RECORDS FOR THIS TASK
---------------

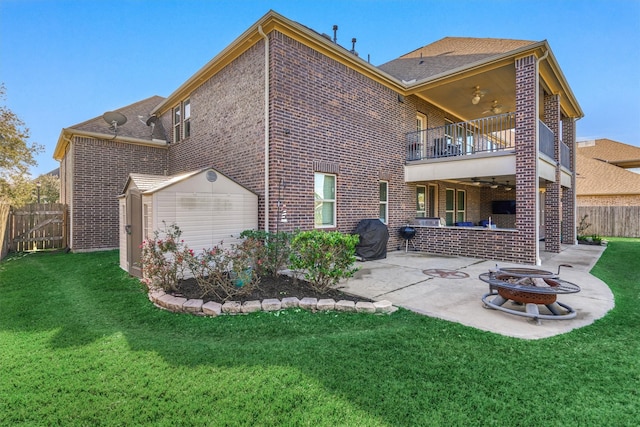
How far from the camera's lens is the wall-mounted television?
1609cm

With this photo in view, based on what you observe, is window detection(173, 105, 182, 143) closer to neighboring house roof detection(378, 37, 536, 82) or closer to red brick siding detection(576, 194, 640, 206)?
neighboring house roof detection(378, 37, 536, 82)

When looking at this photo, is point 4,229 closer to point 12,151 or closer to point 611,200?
point 12,151

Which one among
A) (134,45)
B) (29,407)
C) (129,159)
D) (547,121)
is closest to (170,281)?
(29,407)

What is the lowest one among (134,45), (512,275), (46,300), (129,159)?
(46,300)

---------------

EXERCISE REQUIREMENTS
Reproduce all of the records above, changing every instance of "closer" to "nearer" and leaving the remaining text as it stands. Omit the pictures from your answer.

TASK ANSWER
How far from the camera's lens is the wall-mounted television?
1609cm

With this photo in view, based on what you observe, is window detection(173, 105, 182, 143) nearer to neighboring house roof detection(378, 37, 536, 82) or nearer to red brick siding detection(576, 194, 640, 206)?
neighboring house roof detection(378, 37, 536, 82)

When looking at this photo, is point 4,229 nearer to point 12,151 or nearer to point 611,200?
point 12,151

Which one among
A) (134,45)
B) (29,407)
C) (129,159)
D) (547,121)
is closest to (170,281)?
(29,407)

What is the lowest one among (134,45), (512,275), (46,300), (129,159)?
(46,300)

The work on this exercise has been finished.